### Texte fourni
La marche vers l’air pur

Pour décourager les acheteurs d’opter pour les gros véhicules, Annie Roy prône l’augmentation de la taxation et l’augmentation des assurances en fonction de la cote environnementale du véhicule. Le prix des places de stationnement devrait selon elle être proportionnel à la taille des voitures.

En revanche, l’artiste déplore le manque d’encouragements fiscaux donnés aux sans-voitures.

«On vit dans un monde où règne la pensée magique, où l’on s’imagine que malgré tous les faits, les statistiques, les catastrophes écologiques n’arriveront pas. En revanche, on entend souvent l’argument selon lequel il est trop tard de toute façon, et que ça ne sert à rien de faire un effort.»

L’effort que propose l’ATSA aux citoyens est tout autant punitif que réactif. Pour créer une contravention réaliste qui donnera une bonne frousse aux contrevenants, le duo d’artistes a étudié le graphisme et la terminologie de contraventions de plusieurs villes.

«Nous voulons qu’ils vivent la même réaction que lorsqu’ils reçoivent une contravention. Ils vont se dire mais pourtant je suis bien stationné?, avant de constater qu’on les accuse de nuire à l’environnement», explique Annie Roy. «Ils peuvent même nous encourager en nous envoyant de l’argent!» dit l’artiste, en rappelant qu’ATSA veut encore une fois utiliser l’humour pour «brasser la cage».

Les brigadiers d’Attentat #10 auront le loisir de choisir le nombre de contraventions qu’ils veulent donner. Les brigadiers y inscriront le numéro de plaque et poseront la contravention sous les essuie-glace.

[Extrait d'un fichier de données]
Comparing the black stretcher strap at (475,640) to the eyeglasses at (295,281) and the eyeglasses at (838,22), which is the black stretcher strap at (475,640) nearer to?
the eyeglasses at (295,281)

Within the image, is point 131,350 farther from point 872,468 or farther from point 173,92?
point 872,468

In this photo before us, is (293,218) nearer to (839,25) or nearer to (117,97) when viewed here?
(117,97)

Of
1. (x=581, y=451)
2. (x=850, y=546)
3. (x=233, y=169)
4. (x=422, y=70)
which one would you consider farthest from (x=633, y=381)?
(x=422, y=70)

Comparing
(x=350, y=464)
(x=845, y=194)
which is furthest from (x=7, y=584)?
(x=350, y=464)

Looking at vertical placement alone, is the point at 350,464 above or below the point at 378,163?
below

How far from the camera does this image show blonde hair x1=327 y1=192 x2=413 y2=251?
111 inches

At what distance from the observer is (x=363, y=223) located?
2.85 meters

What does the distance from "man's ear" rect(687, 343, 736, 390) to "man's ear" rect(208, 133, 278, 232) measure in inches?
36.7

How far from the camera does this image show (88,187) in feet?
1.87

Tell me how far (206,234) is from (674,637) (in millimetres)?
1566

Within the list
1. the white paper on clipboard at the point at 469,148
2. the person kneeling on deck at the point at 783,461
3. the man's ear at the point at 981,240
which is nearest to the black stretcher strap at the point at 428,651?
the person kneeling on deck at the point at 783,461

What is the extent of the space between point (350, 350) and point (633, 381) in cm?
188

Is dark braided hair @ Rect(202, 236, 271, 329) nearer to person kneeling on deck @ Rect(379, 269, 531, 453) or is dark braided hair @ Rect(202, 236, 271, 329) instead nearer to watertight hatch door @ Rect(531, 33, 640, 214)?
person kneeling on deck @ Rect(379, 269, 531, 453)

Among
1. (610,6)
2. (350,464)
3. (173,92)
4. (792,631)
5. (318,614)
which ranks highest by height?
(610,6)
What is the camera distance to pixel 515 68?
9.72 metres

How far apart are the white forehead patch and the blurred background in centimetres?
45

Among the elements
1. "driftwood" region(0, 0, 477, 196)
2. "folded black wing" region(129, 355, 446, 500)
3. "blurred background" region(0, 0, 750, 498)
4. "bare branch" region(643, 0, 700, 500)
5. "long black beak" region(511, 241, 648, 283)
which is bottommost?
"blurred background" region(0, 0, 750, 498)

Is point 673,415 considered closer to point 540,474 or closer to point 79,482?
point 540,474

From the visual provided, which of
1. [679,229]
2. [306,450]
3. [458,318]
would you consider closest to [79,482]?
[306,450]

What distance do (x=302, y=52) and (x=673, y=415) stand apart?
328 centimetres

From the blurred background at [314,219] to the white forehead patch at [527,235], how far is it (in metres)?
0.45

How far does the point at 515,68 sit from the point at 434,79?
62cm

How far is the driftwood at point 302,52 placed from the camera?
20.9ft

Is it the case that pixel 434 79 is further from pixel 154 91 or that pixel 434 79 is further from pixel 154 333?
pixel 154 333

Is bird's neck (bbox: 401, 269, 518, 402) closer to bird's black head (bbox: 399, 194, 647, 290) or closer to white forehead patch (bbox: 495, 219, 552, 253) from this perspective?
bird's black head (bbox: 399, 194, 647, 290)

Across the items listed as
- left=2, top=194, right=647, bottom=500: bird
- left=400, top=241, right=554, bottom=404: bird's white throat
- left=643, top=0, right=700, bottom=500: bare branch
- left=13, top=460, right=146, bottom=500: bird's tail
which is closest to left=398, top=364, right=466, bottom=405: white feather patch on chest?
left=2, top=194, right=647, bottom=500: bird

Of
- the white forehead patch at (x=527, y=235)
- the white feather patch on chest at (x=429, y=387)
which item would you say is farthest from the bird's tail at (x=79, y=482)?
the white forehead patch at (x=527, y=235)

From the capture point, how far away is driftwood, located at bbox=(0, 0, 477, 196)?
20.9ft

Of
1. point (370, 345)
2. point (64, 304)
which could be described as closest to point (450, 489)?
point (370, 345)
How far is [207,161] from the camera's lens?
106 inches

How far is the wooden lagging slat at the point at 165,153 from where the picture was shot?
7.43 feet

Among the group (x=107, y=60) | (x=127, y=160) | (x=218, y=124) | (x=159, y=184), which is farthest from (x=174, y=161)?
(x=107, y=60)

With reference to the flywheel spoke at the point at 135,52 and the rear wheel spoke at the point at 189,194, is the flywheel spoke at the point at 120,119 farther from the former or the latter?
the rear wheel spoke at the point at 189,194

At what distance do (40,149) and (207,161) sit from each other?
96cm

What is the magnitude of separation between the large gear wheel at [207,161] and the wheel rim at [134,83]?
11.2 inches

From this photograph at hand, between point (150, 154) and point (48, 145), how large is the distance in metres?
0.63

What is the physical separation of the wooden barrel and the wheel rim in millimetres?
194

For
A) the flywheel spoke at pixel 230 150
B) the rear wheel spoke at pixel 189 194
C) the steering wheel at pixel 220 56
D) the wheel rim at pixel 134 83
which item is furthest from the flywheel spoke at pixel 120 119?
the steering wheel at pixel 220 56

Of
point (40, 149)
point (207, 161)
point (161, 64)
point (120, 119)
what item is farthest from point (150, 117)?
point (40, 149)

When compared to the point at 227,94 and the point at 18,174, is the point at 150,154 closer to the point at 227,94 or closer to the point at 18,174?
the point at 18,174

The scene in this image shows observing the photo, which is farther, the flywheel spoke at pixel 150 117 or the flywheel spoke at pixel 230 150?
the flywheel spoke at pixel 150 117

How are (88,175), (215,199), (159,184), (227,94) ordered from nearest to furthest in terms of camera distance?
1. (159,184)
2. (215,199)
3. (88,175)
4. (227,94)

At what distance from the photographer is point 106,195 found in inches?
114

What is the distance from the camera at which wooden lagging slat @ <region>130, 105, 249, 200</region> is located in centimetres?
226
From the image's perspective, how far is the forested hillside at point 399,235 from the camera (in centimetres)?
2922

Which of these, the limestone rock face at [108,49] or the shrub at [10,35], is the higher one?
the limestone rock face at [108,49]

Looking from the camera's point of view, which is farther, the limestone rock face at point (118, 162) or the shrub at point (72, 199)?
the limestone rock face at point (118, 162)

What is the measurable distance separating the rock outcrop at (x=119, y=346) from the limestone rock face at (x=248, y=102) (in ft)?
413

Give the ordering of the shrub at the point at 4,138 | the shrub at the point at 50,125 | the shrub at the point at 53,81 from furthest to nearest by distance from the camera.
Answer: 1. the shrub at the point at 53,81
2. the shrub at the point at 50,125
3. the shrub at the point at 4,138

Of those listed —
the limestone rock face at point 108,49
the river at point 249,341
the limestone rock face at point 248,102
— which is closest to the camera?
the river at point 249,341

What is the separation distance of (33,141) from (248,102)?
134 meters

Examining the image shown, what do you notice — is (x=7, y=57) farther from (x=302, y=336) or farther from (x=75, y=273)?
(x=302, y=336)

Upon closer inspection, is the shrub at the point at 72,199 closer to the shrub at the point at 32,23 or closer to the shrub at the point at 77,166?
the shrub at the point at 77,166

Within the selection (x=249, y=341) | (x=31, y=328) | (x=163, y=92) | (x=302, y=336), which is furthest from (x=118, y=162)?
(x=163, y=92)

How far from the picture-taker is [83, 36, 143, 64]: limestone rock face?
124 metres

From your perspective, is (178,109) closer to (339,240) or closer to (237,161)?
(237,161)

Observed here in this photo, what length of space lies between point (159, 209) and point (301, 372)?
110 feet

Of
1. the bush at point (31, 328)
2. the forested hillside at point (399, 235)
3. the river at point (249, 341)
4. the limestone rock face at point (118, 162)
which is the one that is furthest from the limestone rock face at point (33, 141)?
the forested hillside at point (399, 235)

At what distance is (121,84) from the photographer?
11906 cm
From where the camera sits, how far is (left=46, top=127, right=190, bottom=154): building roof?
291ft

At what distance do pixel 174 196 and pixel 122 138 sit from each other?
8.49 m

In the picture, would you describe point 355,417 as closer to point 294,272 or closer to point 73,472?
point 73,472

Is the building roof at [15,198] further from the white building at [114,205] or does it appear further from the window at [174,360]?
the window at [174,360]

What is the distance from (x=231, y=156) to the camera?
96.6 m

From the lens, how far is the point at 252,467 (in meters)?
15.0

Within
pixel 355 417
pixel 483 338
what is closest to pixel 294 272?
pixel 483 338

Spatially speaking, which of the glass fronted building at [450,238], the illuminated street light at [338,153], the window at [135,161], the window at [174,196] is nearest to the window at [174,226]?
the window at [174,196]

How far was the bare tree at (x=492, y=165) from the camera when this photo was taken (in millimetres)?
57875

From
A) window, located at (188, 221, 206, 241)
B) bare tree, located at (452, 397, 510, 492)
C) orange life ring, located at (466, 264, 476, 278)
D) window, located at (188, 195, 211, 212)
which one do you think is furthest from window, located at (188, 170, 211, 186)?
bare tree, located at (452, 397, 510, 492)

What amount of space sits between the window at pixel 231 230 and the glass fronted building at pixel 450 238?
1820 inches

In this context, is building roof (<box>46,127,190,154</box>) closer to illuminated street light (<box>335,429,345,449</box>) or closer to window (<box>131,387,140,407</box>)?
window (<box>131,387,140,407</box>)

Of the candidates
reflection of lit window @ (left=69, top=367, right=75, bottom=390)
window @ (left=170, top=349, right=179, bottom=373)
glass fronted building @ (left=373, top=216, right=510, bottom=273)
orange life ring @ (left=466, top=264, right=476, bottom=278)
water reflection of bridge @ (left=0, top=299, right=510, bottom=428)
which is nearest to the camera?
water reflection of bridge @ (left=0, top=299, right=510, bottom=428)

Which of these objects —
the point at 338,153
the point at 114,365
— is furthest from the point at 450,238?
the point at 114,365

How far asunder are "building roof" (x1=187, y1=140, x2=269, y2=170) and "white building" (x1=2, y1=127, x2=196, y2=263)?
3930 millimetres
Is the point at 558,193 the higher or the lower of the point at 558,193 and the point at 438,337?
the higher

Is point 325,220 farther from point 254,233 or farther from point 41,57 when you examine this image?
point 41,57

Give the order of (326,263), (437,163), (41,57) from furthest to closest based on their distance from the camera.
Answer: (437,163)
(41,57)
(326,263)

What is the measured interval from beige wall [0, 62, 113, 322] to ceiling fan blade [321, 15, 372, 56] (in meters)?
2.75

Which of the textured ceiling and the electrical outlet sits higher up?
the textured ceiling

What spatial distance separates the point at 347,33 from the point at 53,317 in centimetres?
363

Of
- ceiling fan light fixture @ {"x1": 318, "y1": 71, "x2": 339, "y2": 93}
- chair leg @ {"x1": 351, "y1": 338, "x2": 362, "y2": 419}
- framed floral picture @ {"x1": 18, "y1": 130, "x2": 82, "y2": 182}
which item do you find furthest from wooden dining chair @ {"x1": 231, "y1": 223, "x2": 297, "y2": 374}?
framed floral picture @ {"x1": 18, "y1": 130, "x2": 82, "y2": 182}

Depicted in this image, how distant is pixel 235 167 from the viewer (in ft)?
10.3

### Consignes et exigences
Recopiez, s'il vous plaît, l'intégralité du texte « La marche vers l'air pur » à l'identique. Les données ci-dessus n'interviennent en rien ici.

### Corrigé
La marche vers l’air pur

Pour décourager les acheteurs d’opter pour les gros véhicules, Annie Roy prône l’augmentation de la taxation et l’augmentation des assurances en fonction de la cote environnementale du véhicule. Le prix des places de stationnement devrait selon elle être proportionnel à la taille des voitures.

En revanche, l’artiste déplore le manque d’encouragements fiscaux donnés aux sans-voitures.

«On vit dans un monde où règne la pensée magique, où l’on s’imagine que malgré tous les faits, les statistiques, les catastrophes écologiques n’arriveront pas. En revanche, on entend souvent l’argument selon lequel il est trop tard de toute façon, et que ça ne sert à rien de faire un effort.»

L’effort que propose l’ATSA aux citoyens est tout autant punitif que réactif. Pour créer une contravention réaliste qui donnera une bonne frousse aux contrevenants, le duo d’artistes a étudié le graphisme et la terminologie de contraventions de plusieurs villes.

«Nous voulons qu’ils vivent la même réaction que lorsqu’ils reçoivent une contravention. Ils vont se dire mais pourtant je suis bien stationné?, avant de constater qu’on les accuse de nuire à l’environnement», explique Annie Roy. «Ils peuvent même nous encourager en nous envoyant de l’argent!» dit l’artiste, en rappelant qu’ATSA veut encore une fois utiliser l’humour pour «brasser la cage».

Les brigadiers d’Attentat #10 auront le loisir de choisir le nombre de contraventions qu’ils veulent donner. Les brigadiers y inscriront le numéro de plaque et poseront la contravention sous les essuie-glace.